The Story
Why it exists.
The beginning
Sea is Mercedes-Benz answering a specific craving: what does a modern American summer smell like? Not a fantasy. Not a resort brochure. Just the actual feeling of salt air, a citrus in your hand, and the decision to walk toward the water instead of your phone. Anne Flipo built the composition around that tension between brightness and depth. The tangerine opens sharp and clear, then hands off to a heart of violet leaf and floral notes that feels cool, almost mineral, before the woody notes and patchouli settle in as a base that keeps everything grounded. It's a coastal fragrance that doesn't pretend the coast is exotic. It's just nearby. That's the whole point.

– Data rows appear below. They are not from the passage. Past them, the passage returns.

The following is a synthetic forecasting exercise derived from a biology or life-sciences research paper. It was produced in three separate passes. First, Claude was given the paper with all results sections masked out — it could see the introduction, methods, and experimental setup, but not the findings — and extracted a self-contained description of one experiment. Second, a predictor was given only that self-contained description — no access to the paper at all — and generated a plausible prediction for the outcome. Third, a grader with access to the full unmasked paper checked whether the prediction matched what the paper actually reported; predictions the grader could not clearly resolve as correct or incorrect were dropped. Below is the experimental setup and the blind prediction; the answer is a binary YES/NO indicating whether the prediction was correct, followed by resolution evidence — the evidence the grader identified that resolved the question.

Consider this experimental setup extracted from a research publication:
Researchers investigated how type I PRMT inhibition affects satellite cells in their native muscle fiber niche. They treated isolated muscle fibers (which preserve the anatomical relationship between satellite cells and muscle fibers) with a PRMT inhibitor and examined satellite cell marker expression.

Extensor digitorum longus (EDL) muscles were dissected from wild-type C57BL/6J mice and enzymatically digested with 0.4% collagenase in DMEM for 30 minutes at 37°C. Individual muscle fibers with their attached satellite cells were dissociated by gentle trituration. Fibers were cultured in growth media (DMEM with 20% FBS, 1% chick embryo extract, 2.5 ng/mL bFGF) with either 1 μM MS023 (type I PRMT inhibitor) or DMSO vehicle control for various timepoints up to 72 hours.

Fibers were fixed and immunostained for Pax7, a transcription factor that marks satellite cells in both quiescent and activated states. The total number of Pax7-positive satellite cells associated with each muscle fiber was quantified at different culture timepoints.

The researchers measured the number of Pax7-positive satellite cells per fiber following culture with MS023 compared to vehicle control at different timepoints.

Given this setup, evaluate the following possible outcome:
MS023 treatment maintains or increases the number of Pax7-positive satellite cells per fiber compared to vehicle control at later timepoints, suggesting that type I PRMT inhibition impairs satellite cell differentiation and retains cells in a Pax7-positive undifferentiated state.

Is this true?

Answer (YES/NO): YES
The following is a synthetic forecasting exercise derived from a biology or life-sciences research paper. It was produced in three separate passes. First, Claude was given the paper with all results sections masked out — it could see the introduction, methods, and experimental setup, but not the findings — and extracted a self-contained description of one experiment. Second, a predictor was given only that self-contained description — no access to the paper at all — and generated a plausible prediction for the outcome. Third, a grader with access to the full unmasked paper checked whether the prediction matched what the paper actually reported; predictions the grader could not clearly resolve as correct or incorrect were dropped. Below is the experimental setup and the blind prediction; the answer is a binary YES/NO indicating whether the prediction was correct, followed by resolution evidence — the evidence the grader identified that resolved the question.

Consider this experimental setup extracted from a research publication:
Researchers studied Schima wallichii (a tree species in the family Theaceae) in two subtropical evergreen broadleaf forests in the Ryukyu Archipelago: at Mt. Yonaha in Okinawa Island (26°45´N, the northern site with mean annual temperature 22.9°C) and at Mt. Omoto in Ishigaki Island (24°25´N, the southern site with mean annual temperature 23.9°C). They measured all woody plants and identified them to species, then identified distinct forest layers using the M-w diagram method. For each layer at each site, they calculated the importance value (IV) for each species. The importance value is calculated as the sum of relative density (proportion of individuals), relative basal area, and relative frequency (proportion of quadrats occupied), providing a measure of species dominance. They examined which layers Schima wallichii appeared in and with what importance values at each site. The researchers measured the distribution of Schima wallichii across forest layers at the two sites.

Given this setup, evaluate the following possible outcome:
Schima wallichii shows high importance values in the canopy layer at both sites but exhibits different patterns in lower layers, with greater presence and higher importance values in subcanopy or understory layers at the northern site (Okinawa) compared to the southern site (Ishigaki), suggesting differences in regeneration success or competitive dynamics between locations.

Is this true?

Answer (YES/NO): NO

What makes Sea interesting is the violet leaf note. It's a cool, almost ozonic freshness that arrives before the sun fully rises, that clean mineral quality that feels like morning moisture on stone. Most aquatic fragrances lean on calone or marine accords to simulate ocean water. Sea does that too, but the violet leaf gives it a green undertone that prevents the whole thing from smelling like bleach or pool chemicals. The floral notes in the heart add a softness that pushes back against any sharpness, keeping the heart from going too austere.
The evolution
The opening hits fast. Tangerine arrives bright and tart, reading citrus first for about the first half hour. Then the violet leaf takes over, and the fragrance shifts from pure citrus to something more complex. The floral notes appear as a softness that prevents the heart from reading too green or too sharp. Violet leaf lingers in the background, providing that mineral quality that prevents the heart from becoming overly sweet. The drydown arrives gradually: woody notes and patchouli come forward, and the patchouli adds an earthiness that makes the base feel warm rather than linear. On most skin types, Sea holds for a solid workday. The sillage is moderate, projecting close to the skin rather than filling a room. It's the kind of fragrance that someone standing next to you will notice before someone across the bar.
Cultural impact
Sea arrived during a cultural moment when consumers were reevaluating their relationship with scent and self-care. The launch tapped into a desire for simplicity and joy, offering a fragrance that felt like an escape without leaving home. Its citrus-aquatic profile mirrored the broader trend toward clean, breathable scents that dominated the contemporary fragrance landscape. Mercedes-Benz positioned Sea as an everyday luxury, challenging the notion that special occasion fragrances needed to be heavy or overpowering.